在R中将长列表划分为指定长度的短列表
在R中将长列表划分为指定长度的短列表
提问于 2018-02-22 21:15:15
这与前面的问题here密切相关。然而,我需要一些稍微不同的东西。
我有一个很长的对象列表,我需要将它们划分为较小的列表,每个列表都有一定数量的条目。我需要能够为不同的任务改变列表的长度。问题是每个对象在单个列表中只能出现一次。

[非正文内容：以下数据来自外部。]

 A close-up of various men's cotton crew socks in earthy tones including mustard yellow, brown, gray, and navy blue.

# Create some example data...
# Make a list of objects.
LIST <- c('Oranges', 'Toast', 'Truck', 'Dog', 'Hippo', 'Bottle', 'Hope', 'Mint', 'Red', 'Trees', 'Watch', 'Cup', 'Pencil', 'Lunch', 'Paper', 'Peanuts', 'Cloud', 'Forever', 'Ocean', 'Train', 'Fork', 'Moon', 'Horse', 'Parrot', 'Leaves', 'Book', 'Cheese', 'Tin', 'Bag', 'Socks', 'Lemons', 'Blue', 'Plane', 'Hammock', 'Roof', 'Wind', 'Green', 'Chocolate', 'Car', 'Distance')

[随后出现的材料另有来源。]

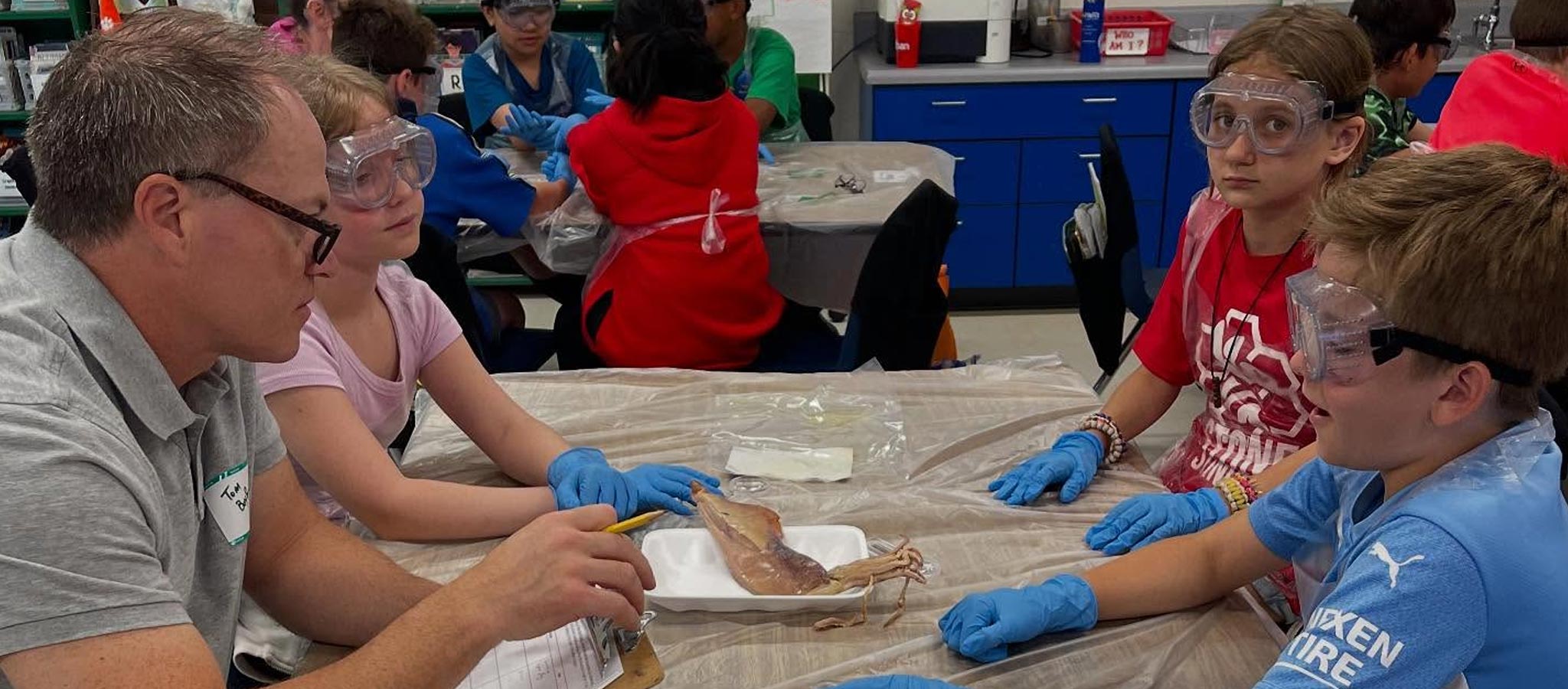 Teacher at lab table with 3 students who are dissecting a specimen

# Generate a longer list, with a random sequence and number of repetitions for each entry.
set.seed(123)
LONG.LIST <- data.frame(Name = (sample(LIST, size = 200, replace = TRUE)))
print(LONG.LIST)
Name
1 Cup
2 Distance
3 Roof
4 Pencil
5 Lunch
6 Toast
7 Watch
8 Bottle
9 Car
10 Roof
11 Lunch
12 Forever
13 Cheese
14 Oranges
15 Ocean
16 Chocolate
17 Socks
18 Leaves
19 Oranges
20 Distance
21 Green
22 Paper
23 Red
24 Paper
25 Trees
26 Chocolate
27 Bottle
28 Dog
29 Wind
30 Parrot
etc....对于参数,假设我想创建一系列包含20个项目的列表。使用上面生成的示例,'Distance'出现在位置'2‘和位置'20','Lunch'出现在'5’和'11‘,'Oranges'出现在'14’和19',因此没有重复的第一个列表需要扩展以包括'Green'、'Paper'和'Red'。然后,第二个列表将从位置24的'Paper'开始。然而,我不想被限制在20个长度内,有时我可能希望它是10或25。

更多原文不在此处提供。